*TASK PROMPT*:
In your reply, reproduce the lines from the first one below to the line containing "New Zealand, site PS1_CAM7915, 2022-07-17", inclusive, exactly as they stand.

*MATERIAL SHOWN*:

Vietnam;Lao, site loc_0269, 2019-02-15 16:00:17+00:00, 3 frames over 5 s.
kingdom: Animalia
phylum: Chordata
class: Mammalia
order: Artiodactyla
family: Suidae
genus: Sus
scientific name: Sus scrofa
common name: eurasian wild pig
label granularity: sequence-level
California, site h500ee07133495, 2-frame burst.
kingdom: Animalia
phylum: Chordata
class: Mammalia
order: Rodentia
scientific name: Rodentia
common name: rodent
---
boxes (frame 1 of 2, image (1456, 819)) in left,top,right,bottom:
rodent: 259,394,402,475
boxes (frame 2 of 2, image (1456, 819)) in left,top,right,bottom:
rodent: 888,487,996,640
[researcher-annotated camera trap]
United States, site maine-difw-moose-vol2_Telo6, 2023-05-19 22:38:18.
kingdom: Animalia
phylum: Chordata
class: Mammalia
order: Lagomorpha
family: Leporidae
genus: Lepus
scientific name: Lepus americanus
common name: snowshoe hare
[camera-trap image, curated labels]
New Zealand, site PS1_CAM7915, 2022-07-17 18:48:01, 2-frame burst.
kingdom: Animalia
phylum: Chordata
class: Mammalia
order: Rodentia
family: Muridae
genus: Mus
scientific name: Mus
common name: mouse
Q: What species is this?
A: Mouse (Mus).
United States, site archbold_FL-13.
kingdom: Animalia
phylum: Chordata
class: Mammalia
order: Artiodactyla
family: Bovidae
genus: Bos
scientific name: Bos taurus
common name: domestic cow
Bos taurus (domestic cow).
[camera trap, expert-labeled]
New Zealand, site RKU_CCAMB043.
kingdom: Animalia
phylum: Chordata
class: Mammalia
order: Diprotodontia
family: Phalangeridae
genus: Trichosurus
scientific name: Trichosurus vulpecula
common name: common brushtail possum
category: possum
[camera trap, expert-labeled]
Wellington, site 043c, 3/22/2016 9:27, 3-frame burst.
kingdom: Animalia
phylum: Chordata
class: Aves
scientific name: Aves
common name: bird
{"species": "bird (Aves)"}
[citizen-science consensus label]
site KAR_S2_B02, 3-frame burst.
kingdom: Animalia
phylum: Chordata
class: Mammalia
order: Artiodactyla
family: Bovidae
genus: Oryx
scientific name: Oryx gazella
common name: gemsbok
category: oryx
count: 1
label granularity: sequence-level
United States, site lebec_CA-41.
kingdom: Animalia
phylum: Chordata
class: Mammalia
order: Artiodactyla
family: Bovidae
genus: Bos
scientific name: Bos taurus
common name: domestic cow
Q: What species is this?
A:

*THE ANSWER*:
Vietnam;Lao, site loc_0269, 2019-02-15 16:00:17+00:00, 3 frames over 5 s.
kingdom: Animalia
phylum: Chordata
class: Mammalia
order: Artiodactyla
family: Suidae
genus: Sus
scientific name: Sus scrofa
common name: eurasian wild pig
label granularity: sequence-level
California, site h500ee07133495, 2-frame burst.
kingdom: Animalia
phylum: Chordata
class: Mammalia
order: Rodentia
scientific name: Rodentia
common name: rodent
---
boxes (frame 1 of 2, image (1456, 819)) in left,top,right,bottom:
rodent: 259,394,402,475
boxes (frame 2 of 2, image (1456, 819)) in left,top,right,bottom:
rodent: 888,487,996,640
[researcher-annotated camera trap]
United States, site maine-difw-moose-vol2_Telo6, 2023-05-19 22:38:18.
kingdom: Animalia
phylum: Chordata
class: Mammalia
order: Lagomorpha
family: Leporidae
genus: Lepus
scientific name: Lepus americanus
common name: snowshoe hare
[camera-trap image, curated labels]
New Zealand, site PS1_CAM7915, 2022-07-17 18:48:01, 2-frame burst.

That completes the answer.